- **What this task involves**: Below are records. Copy every line with "Zealand" in it.
━━━━━━━━━━
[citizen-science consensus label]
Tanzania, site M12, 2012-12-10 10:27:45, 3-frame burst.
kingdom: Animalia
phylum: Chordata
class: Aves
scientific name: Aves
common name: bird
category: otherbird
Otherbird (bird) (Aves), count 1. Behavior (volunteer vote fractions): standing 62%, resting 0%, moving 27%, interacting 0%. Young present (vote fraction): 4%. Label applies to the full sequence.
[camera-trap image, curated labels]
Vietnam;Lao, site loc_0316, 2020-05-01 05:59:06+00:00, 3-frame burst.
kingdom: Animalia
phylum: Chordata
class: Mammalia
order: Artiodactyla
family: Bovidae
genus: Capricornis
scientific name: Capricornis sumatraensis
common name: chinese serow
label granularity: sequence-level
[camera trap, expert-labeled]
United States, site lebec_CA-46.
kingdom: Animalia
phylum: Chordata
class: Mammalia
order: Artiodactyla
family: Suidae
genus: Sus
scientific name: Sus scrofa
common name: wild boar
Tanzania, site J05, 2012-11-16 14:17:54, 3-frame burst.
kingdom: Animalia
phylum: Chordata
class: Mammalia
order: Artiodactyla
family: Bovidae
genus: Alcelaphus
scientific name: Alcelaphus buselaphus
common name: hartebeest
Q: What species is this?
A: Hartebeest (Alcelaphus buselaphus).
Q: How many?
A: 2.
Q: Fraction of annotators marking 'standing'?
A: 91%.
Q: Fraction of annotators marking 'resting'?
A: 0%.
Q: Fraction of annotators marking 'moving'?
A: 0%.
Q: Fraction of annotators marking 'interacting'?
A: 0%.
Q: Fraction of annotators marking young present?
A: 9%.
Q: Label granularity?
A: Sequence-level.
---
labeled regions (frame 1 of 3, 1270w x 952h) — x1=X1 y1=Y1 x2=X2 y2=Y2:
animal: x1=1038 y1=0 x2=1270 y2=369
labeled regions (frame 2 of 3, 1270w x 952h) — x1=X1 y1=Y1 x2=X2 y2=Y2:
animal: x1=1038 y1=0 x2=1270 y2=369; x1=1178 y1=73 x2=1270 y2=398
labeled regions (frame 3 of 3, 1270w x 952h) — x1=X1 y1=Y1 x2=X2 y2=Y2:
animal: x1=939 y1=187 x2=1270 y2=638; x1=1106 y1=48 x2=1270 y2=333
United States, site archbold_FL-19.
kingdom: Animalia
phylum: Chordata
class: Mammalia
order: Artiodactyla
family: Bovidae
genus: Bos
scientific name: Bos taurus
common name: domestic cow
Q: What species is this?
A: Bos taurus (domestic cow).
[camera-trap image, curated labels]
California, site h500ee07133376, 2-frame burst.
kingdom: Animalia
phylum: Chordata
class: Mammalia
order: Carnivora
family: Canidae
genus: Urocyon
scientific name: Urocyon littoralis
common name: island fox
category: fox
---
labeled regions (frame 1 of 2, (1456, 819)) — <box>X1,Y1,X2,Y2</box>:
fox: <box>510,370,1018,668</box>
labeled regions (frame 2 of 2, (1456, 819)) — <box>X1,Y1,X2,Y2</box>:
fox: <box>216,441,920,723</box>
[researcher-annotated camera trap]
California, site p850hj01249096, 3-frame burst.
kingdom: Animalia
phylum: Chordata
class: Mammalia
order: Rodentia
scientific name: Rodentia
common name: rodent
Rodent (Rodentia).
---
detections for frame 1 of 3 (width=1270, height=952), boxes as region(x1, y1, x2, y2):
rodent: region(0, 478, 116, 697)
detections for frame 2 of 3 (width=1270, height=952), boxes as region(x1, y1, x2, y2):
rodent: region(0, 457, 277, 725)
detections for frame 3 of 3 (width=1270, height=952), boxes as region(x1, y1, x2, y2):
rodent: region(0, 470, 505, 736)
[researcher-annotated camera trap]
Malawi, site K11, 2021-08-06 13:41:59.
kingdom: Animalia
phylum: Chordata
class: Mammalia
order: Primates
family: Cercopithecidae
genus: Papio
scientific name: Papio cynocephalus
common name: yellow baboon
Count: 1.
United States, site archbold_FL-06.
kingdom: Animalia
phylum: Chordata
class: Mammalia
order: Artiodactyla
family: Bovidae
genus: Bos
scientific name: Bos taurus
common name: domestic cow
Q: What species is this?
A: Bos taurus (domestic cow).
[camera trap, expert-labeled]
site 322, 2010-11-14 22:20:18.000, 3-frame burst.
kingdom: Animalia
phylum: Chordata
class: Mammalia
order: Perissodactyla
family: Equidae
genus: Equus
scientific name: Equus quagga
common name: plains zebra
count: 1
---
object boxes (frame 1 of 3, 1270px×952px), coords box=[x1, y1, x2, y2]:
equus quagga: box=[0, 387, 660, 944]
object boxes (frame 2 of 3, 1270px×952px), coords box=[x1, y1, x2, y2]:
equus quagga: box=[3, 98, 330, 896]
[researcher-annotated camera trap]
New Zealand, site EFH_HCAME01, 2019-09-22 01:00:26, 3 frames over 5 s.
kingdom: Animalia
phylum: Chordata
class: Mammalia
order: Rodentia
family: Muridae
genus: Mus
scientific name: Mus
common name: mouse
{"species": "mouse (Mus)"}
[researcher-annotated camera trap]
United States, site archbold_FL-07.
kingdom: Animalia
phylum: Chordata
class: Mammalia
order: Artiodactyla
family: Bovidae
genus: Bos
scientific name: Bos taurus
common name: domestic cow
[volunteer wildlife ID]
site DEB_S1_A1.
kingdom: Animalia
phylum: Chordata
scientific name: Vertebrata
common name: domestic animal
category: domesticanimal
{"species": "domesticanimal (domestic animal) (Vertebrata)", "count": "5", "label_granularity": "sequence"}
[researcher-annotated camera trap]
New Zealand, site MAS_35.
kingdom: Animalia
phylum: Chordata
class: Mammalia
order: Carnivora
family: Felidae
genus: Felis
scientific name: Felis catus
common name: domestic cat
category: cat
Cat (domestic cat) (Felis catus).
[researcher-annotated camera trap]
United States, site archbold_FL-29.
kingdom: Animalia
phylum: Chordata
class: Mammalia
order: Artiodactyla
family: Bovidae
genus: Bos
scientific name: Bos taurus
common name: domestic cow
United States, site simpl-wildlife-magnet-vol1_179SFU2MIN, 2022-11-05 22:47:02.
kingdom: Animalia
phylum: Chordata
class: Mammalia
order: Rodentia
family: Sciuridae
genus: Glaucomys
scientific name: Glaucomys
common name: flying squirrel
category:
━━━━━━━━━━
- **Solution to this exercise**:
New Zealand, site EFH_HCAME01, 2019-09-22 01:00:26, 3 frames over 5 s.
New Zealand, site MAS_35.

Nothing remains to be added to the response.